**Extract to read:**
An Historical Review of Airguns – By Lee Blair-Jenke

Victorian Pepperbox Air Gun

Although of a unique and exacting design, the air gun has not enjoyed the popularity it deserves, both now and throughout history.  In this historical review of the airgun, Lee Blair-Jenke of Regimentals Antiques in Adelaide researches both the positive and negative aspects of this largely overlooked weapon.

THE AIR GUN is only casually thought of by collectors and students of arms history.  In fact it is considered by most people to belittle more than a toy, a judgement being biased by the popular modern air rifle or gun.

Air guns have been with us in one form or another since the early days of firearms.  Had Oliver Cromwell been assassinated by an air gun, so hopefully purchased for that purpose, or had the American Continental Army adopted it as was proposed at the time, and as Austria later did, and if Napoleon had not taken such violent exception to its use agains this army by the Austrians, the subject would not have been as obscure as it is.

It is uncertain when the first airgun was made, but it appears to have been invented by a number of different people at different times and in different places.  Leonardo da Vinci (1452-1519) makes mention of the air gun quite casually as if a commonplace weapon.

The earliest known air gun is preserved in the Armoury of Schmetan in Germany and bears the date of 1474.  Many references are to be found of air guns in use in Germany during the 1500’s and it must be concluded that during this century they had been developed to a point where they were considered to be a serious and practical weapon.

The Air Gun as a Weapon.

**Data section:**
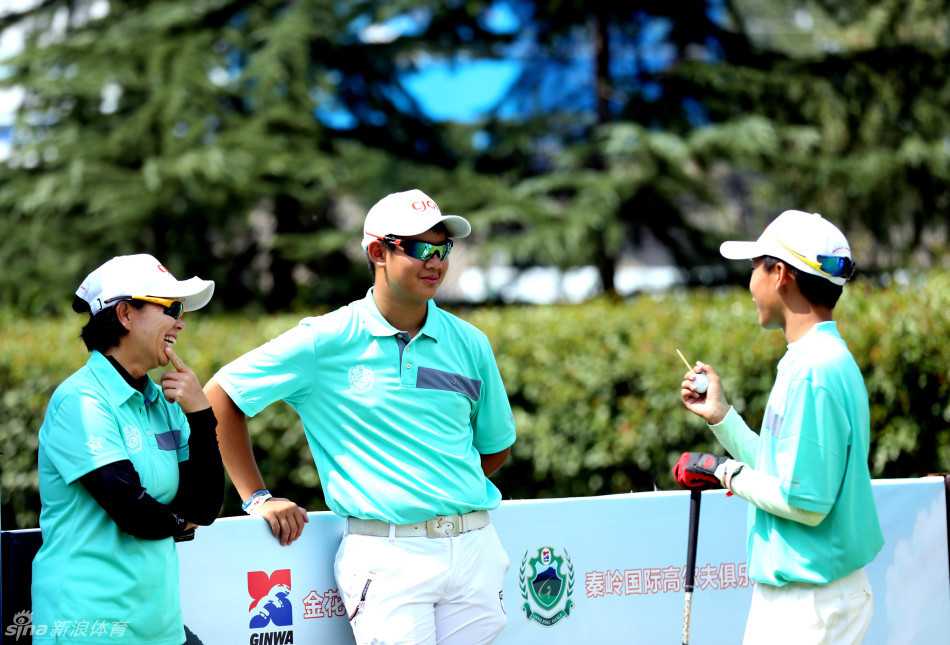 果岭上的友谊之战:海峡两岸高尔夫选手竞技交流纪实 球童与选手并肩而立,手指远方讨论战术,专业与信任在两人之间自然流动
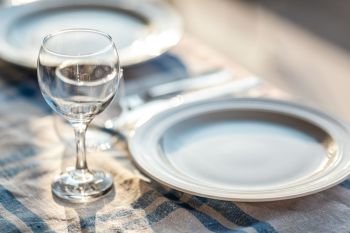 A fragment of a laid table with a tablecloth, a couple of plates, glasses and cutlery. Ready for dinner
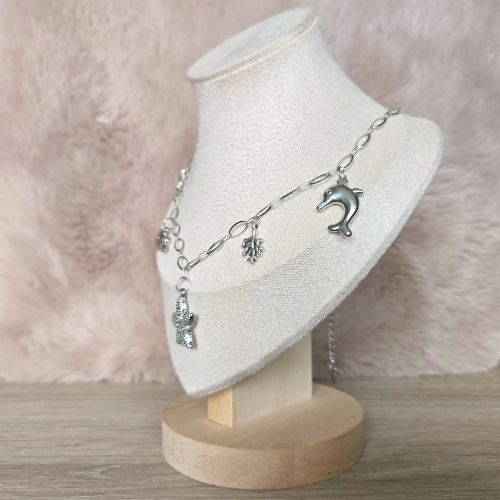 Zijaanzicht van zilverkleurige handgemaakte ketting met zeester, dolfijn en koraalbedels, perfect voor een maritieme look.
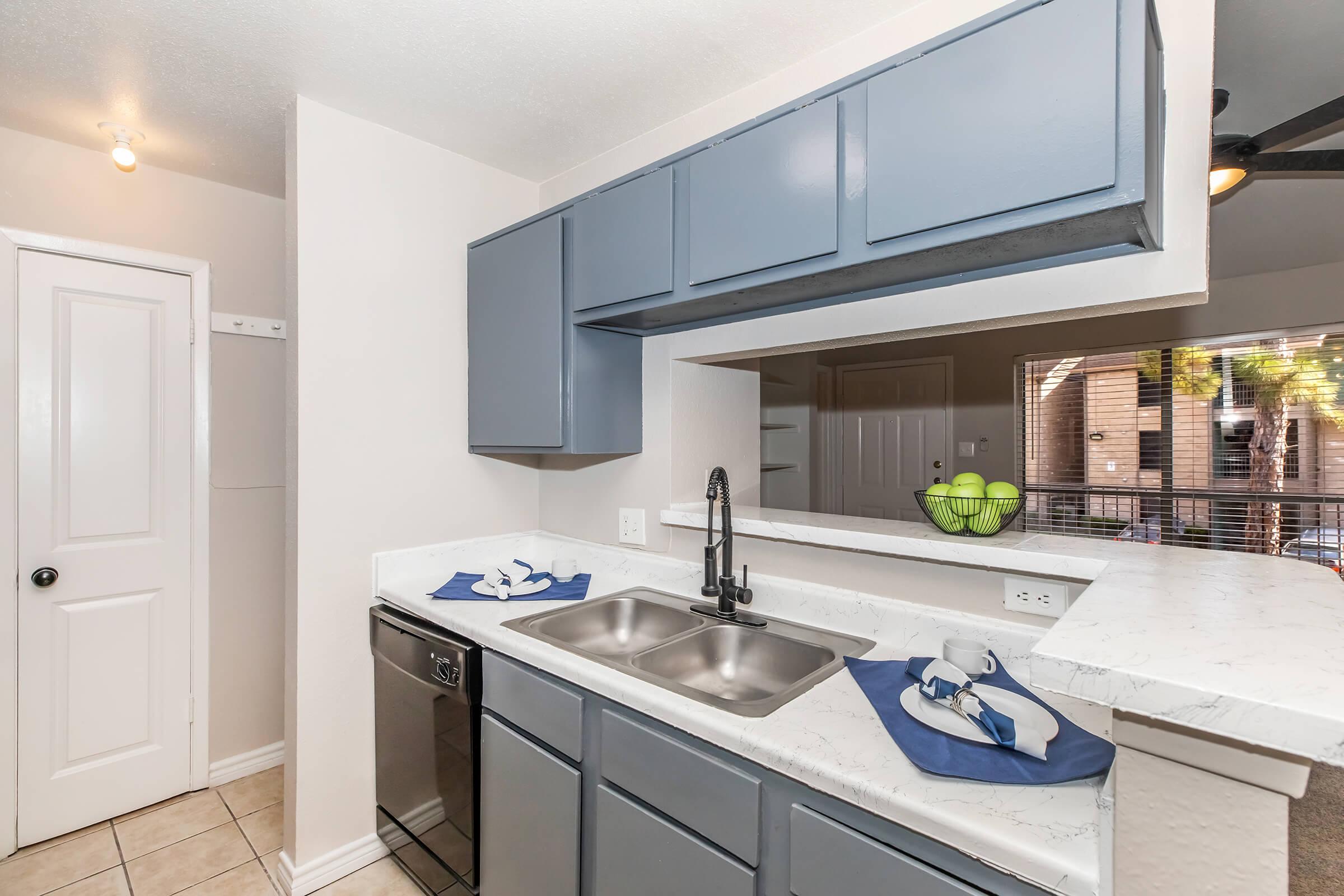 A modern kitchen featuring gray cabinets, a double sink with a black faucet, and a silver dishwasher. There is a small window with a view of an outdoor area, and two blue napkins are placed beside the sink on a white countertop. The walls are painted in a light color, creating a bright, airy atmosphere.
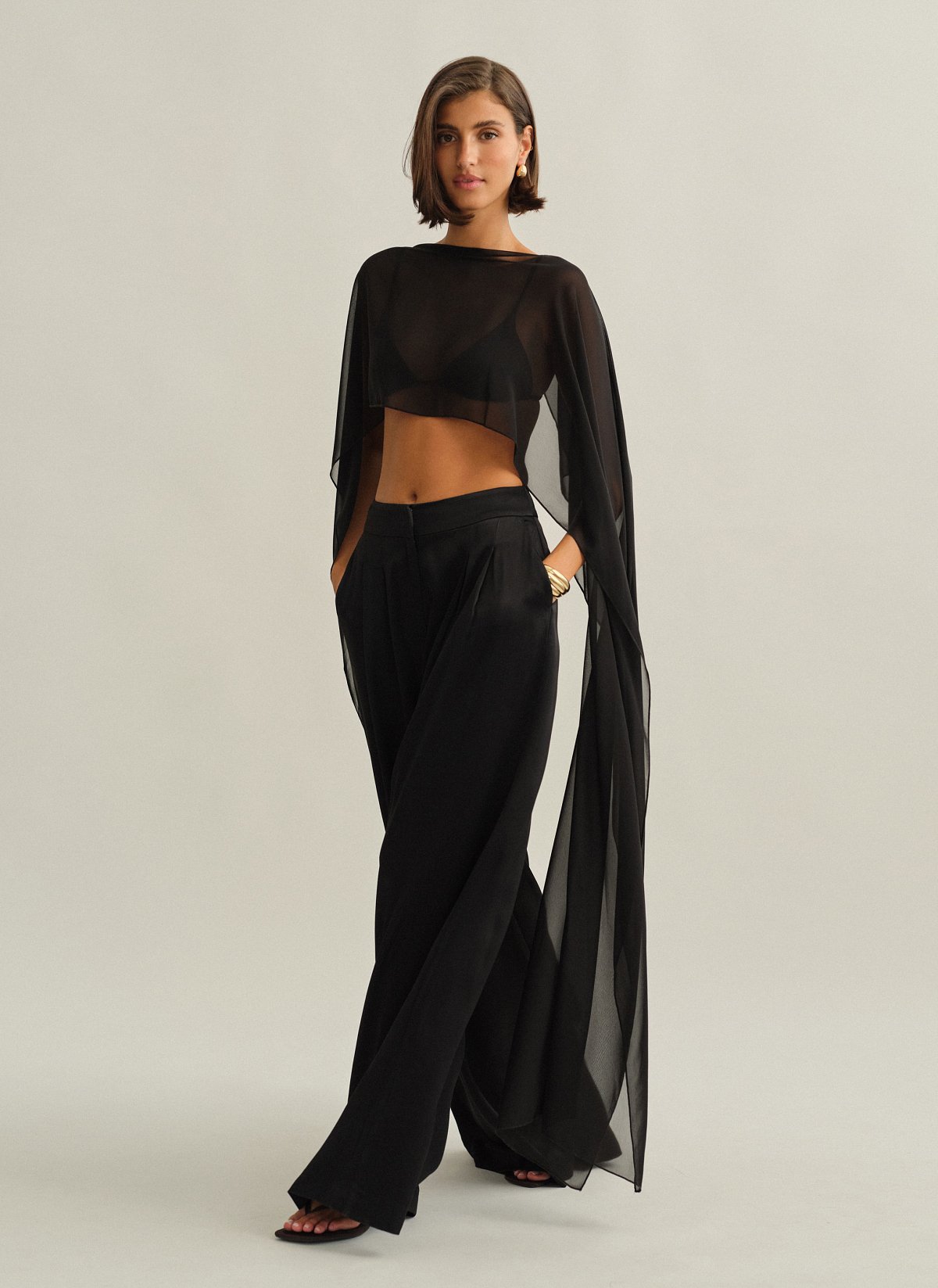 Γυναικεία ασύμμετρη ημιδιάφανη κάπα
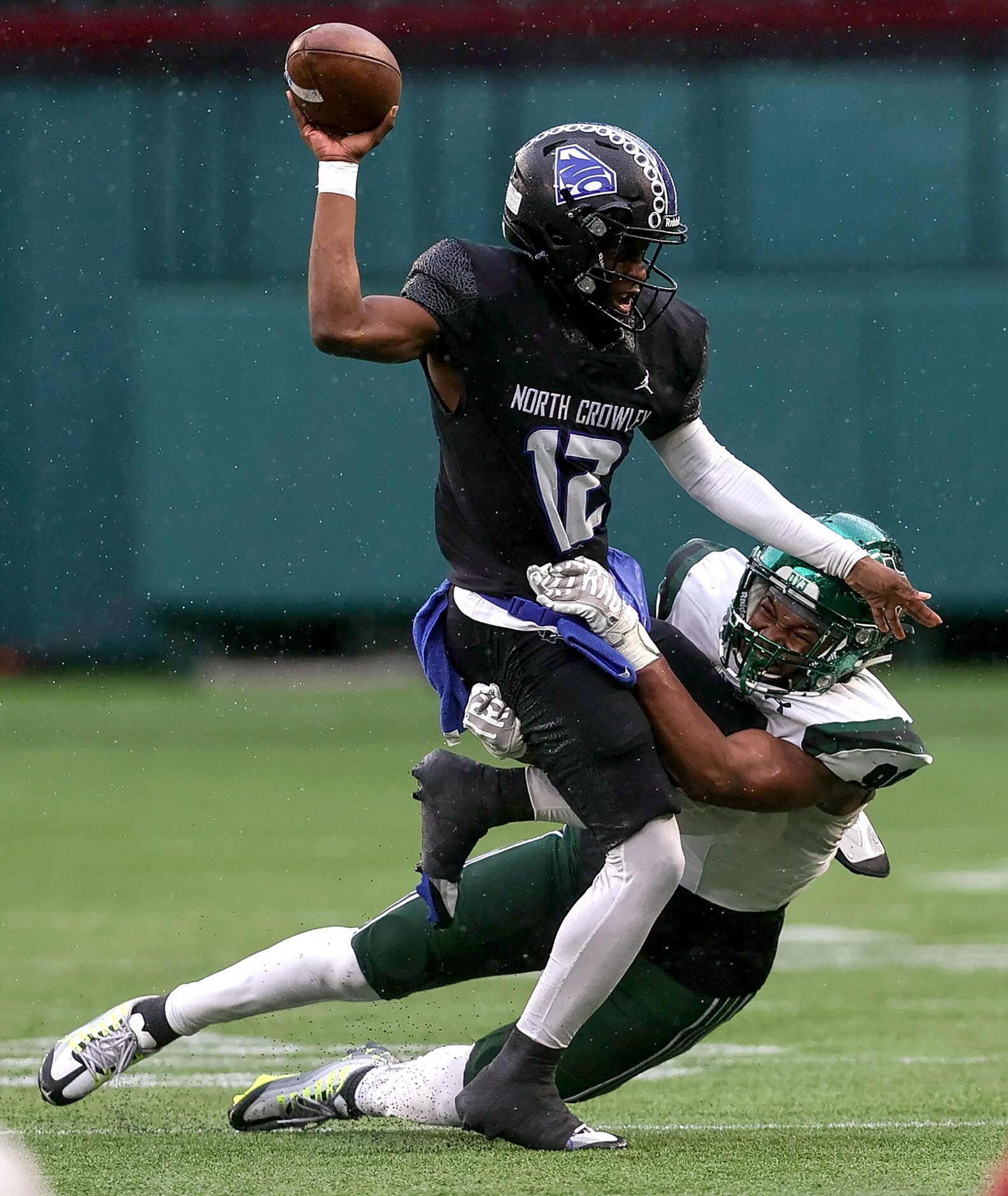 North Crowley quarterback Chris Jimerson (12) tries to get a throw off against Prosper...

**Goal of the exercise:** Can you resume the historical review of airguns from above, writing on from its last heading, "The Air Gun as a Weapon"?

**Written reply:**
The use of the air gun for hunting in the past was extensive although its military use was limited.  In a hunting book published in 1779 it states that three hundred strokes of the pump were required to·fill the ball type reservoir with air.  This was then sufficient for around 24 shots.  The first 6 shots with a lead bullet were able to down a deer between 70 and 80 aces.  Subsequent shots became weaker as pressure reduced in the reservoir.  According to another old report, Louis VIII, Landgrave of Hessen (1691-1768)

preferred to use air guns rather than conventional firearms for big game hunting.  Many great deer, including one weighing 480 pounds, and an un-numbered amount of wild boar are claimed to have fallen to his air gun.

Experiments with an old airgun in Germany showed that a 9.5 mm round bullet could be targeted at a total shooting range of 500 metres.  At a 35 metre distance a 3 cm pine board was pierced.  Flight speed amounted to about 200 metres per sec.  The results of this investigation was that the penetrating power of the air gun in question was sufficient to kill big game at a distance of 100 paces.

The air gun is,from the standpoint of pressures used, decidedly more efficient than the conventional firearm.  It appears that gas confined under pressure and then suddenly released has a relatively more powerful effect upon a projectile than has the gas generated by the burning or explosion of gunpowder.

Air rifle Girardoni 1779 system Windbüchse Designed in 1779 by Austrian inventor Bartholomäus Girardoni

Advantages of Air Guns in Comparison to Firearms.

In considering the advantages of the airgun, it is also necessary to review the disadvantages of the firearm,particularly as they existed in the flintlock and earlier ignition systems.  Whilst this may suggest it’s superiority, the air gun nevertheless did have certain objectionable features that apparently prevented it from being adopted seriously by many nations

The most obvious disadvantage of the firearm was the uncertainty of ignition.  The matchlock, wheel lock and flintlock were all plagued by this problem.  The firearm could misfire for any of many reasons and probably the weather was the biggest cause.  Powder falling out of the pan, a badly primed piece, poor quality powder, a blocked touch hole or a worn or faulty flint were all possible causes of misfire.  In this respect the air gun had a distinct advantage.  As far as certainty of ignition or discharge is concerned, the air gun never fails.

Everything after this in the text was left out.